When the sun doesn’t shine, let your heart become aflame with your love. If you cannot climb to the top of the tree, maybe you are meant to admire the roots. Perfect, perfect, perfect is not who I am and not what I want to be defined by. The sunset I admire every night may display perfection, but when they are clouded over, you see nothing.

But yet, they still shine on the inside. I am much like the tree that stands alone, yet accompanied by millions of leaves. Although they leave me every winter, the snow blankets me in comfort. My hair flows like the tree’s branches that battle the wind.

I will stand tall and strong like the trees.

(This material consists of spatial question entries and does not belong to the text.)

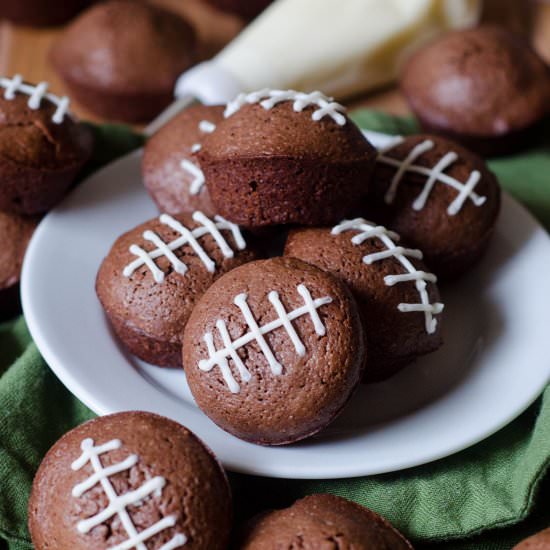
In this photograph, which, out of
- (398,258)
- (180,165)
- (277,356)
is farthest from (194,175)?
(277,356)

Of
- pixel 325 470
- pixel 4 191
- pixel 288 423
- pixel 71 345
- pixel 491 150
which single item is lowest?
pixel 491 150

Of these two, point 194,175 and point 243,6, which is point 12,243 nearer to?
point 194,175

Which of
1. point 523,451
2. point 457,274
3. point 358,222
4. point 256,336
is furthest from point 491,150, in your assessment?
point 256,336

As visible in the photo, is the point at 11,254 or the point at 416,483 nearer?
the point at 416,483

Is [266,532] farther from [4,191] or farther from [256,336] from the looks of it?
[4,191]

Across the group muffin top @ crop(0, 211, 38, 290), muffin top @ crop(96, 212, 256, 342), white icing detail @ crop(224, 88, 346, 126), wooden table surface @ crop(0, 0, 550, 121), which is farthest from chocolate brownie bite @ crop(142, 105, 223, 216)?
wooden table surface @ crop(0, 0, 550, 121)
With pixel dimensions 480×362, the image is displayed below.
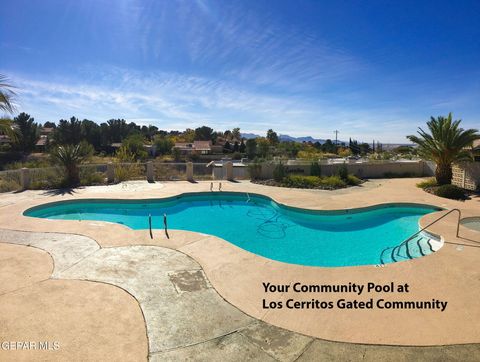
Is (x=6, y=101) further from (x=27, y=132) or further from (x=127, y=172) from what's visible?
(x=27, y=132)

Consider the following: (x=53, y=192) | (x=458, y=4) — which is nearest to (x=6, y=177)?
(x=53, y=192)

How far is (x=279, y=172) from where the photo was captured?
16.9 metres

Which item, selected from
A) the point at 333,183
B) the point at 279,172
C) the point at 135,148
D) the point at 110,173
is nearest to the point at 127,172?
the point at 110,173

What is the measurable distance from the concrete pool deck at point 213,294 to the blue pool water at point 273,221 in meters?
1.50

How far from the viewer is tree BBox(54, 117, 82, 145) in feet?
153

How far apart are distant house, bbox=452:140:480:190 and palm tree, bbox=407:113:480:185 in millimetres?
619

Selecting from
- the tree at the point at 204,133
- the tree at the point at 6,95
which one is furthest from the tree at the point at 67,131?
the tree at the point at 6,95

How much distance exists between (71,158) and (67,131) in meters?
37.8

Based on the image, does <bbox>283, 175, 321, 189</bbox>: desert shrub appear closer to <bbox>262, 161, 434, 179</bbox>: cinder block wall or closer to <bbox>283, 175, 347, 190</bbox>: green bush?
<bbox>283, 175, 347, 190</bbox>: green bush

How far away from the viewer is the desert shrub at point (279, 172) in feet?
55.2

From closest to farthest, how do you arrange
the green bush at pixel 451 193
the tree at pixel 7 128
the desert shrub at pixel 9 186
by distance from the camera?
the tree at pixel 7 128, the green bush at pixel 451 193, the desert shrub at pixel 9 186

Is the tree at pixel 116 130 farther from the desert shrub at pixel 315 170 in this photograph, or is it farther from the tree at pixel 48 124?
the desert shrub at pixel 315 170

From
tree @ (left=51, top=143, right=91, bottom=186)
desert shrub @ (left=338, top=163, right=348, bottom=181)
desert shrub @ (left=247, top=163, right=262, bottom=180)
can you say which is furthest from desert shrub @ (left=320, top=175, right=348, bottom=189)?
tree @ (left=51, top=143, right=91, bottom=186)

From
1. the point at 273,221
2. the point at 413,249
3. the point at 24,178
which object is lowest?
the point at 413,249
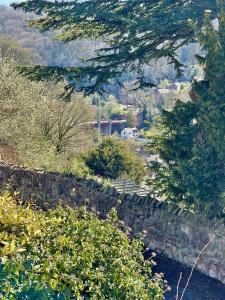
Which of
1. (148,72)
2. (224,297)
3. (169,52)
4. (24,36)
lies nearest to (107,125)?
(24,36)

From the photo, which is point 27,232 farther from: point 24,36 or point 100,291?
point 24,36

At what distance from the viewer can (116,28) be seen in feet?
40.0

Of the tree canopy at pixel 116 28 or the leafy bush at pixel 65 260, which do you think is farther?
the tree canopy at pixel 116 28

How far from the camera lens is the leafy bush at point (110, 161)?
23298mm

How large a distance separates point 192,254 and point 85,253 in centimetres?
471

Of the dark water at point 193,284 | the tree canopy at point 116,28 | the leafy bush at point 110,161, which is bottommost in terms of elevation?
the dark water at point 193,284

I can be as gentle as the smallest branch, delicate to the touch. As I watch the trees from inside my house, I feel sad, angry, and upset for different reasons entirely. But just watching the trees that stand alone I my yard, battling the seasons, makes me feel glad to be who I am. I am happy where I am and what I will become.

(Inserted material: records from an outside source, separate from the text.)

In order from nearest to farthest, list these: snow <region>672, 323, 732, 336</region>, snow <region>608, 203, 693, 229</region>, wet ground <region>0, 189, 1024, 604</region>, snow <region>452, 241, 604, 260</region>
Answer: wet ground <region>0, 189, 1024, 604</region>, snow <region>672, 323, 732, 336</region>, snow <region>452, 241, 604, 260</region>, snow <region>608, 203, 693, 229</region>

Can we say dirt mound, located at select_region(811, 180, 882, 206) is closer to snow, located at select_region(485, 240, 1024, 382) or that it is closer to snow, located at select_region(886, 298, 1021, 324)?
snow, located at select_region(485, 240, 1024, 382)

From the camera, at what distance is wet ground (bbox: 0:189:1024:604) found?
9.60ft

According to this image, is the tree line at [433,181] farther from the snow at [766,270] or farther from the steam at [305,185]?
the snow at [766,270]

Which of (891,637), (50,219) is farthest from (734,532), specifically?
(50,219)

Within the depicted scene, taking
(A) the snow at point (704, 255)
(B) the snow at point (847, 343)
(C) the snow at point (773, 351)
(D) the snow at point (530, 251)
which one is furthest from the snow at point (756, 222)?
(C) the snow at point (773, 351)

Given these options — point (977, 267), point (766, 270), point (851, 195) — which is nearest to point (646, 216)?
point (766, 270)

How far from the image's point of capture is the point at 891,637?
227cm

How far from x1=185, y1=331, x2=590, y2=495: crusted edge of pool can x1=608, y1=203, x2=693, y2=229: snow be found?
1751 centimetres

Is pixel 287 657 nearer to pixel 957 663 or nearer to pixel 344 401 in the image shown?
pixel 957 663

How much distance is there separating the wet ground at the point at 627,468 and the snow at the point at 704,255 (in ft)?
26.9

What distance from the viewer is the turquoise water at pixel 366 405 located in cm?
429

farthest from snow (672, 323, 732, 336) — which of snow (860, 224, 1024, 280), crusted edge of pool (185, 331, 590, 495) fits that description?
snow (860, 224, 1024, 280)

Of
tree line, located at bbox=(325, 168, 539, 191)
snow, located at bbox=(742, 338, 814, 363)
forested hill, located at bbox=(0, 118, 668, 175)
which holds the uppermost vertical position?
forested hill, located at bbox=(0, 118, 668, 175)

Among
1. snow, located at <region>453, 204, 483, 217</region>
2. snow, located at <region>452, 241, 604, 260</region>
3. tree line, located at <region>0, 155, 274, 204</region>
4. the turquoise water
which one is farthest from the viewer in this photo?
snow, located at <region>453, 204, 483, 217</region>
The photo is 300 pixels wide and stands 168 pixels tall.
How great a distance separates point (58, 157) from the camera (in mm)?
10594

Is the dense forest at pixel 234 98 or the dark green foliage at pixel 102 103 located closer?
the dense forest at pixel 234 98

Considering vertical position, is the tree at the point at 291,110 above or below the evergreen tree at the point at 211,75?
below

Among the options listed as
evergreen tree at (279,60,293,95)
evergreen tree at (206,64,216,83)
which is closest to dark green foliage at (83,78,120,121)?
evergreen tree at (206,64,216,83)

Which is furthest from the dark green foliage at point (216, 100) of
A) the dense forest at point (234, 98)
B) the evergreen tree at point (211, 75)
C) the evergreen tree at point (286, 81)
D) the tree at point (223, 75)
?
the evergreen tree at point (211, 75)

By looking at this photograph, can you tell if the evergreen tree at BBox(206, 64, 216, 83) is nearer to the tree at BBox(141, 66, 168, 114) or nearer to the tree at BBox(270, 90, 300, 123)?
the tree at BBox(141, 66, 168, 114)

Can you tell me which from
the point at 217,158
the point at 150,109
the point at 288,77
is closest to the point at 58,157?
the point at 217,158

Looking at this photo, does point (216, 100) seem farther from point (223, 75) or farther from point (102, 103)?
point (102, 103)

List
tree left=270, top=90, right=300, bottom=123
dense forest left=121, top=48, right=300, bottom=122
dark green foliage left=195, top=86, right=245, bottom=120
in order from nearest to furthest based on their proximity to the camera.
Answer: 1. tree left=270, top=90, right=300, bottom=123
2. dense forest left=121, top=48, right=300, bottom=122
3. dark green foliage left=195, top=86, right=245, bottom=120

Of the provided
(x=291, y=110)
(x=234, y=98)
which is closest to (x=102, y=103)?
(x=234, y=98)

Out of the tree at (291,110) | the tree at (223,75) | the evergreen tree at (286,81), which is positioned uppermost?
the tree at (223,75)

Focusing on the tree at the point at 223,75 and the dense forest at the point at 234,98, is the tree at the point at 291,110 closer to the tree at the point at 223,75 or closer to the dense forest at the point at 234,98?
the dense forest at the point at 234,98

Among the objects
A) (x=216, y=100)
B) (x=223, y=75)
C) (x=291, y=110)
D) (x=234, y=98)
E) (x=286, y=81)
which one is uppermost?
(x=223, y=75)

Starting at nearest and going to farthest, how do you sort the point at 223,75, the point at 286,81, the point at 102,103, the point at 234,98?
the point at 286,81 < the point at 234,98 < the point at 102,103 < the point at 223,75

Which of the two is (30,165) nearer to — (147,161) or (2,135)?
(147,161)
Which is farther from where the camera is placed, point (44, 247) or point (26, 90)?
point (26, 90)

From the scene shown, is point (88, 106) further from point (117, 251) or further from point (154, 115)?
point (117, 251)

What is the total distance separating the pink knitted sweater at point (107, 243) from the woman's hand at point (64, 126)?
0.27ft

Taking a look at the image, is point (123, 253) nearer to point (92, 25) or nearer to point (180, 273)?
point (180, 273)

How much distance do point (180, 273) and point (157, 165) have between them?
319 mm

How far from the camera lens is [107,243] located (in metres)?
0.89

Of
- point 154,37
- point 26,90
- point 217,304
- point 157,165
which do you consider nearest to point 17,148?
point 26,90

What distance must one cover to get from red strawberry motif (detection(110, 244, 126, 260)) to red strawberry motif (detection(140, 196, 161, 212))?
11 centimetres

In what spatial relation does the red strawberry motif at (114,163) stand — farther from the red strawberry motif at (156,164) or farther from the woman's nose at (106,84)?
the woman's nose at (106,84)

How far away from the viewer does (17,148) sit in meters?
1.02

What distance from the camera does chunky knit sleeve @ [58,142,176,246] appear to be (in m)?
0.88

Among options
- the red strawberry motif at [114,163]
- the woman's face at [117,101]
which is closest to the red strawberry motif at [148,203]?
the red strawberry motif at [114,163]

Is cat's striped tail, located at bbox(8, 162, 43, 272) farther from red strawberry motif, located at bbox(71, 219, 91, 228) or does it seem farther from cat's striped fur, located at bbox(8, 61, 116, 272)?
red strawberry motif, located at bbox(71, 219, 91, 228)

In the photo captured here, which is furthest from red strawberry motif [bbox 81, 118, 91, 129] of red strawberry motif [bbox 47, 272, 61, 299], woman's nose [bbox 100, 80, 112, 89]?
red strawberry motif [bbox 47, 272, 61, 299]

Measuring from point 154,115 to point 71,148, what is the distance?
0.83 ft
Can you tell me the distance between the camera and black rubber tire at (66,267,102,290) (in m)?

Sixth Grade: Shea Bellezza

Just Like My Tree

In the past year, I have changed and grown just like the beautiful sugar maple in my backyard. As the tree has grown leaves and made it through the snow, I have been doing the same. This year is the last year of my two years on the Shelburne Community School’s Green team. I have changed, grown, and learned so much in my years on the Green team. I have connected with peers and learned lots from my amazing teachers. When I think about how much I’ve grown, I think about how my favorite tree has grown. As I branch out and try new things, my favorite sugar maple is doing the same. While I mark my growth in years, the tree marks its growth in seasons. In the spring, the tree is very active and full of energy, and busy producing syrup. In the summer, the leaves are a bright vibrant green because of the chlorophyll that is busy absorbing the sun’s energy. In the fall, the leaves change color into what looks like a beautiful sunset and finally drop to the ground. Lastly, in the winter the tree stays dormant. It sits and waits until the spring when it can start to blossom again. That is my favorite part of my tree, its growth. I know that whenever I’m changing and growing, my tree is with me doing the same. My years on the Green team have been amazing and filled with change, just like my tree.

Seventh Grade: Miles Lawrence

The Porcupine Tree

There’s a big tree in our woods behind our house. A porcupine lives in it. There’s so much porcupine poop at the base of the tree that it fills up the whole hollowed out bottom of it. Half of the tree is fallen over and that part is completely hollow. It is about a twenty foot long tunnel. Our dogs and cats like to go in it and when they do, we cant see them because it is so dark and we don’t want to go in there. One time we had some friends over and they climbed into the tree and pretended the porcupine was in it. We all started screaming. It was really funny, after we figure out he was joking.

The porcupine tree is also right next to someone’s old dump site. We have found a bunch of cool stuff right near the tree. Once we found an old bible. For me, the porcupine tree is a place of adventure and excitement. It is a good place to go with friends or even alone.

Eigth Grade: Carly Stone

Maple Syrup

My great grandparents had a sugar house and made maple syrup every year. I love maple syrup. I put it on lots of different foods, like pancakes and waffles or maple sugar on muffins that my grandmother makes. But I’m not as much of a fan of maple syrup as my mom and sister. Making maple syrup can be a difficult process and takes a long time. You must boil all the water out of the sap, then it thickens, and then it is ready to be jarred. It can take days to complete this process.

As you probably know, maple syrup comes from maple trees. In Vermont, maple syrup is a huge industry so it effects many people here because it makes so many different products. You can make maple candy, syrup, cotton candy, ice cream, and barbeque sauce. In short, I created a maple tree to represent Vermont, the place I have growing up in and love.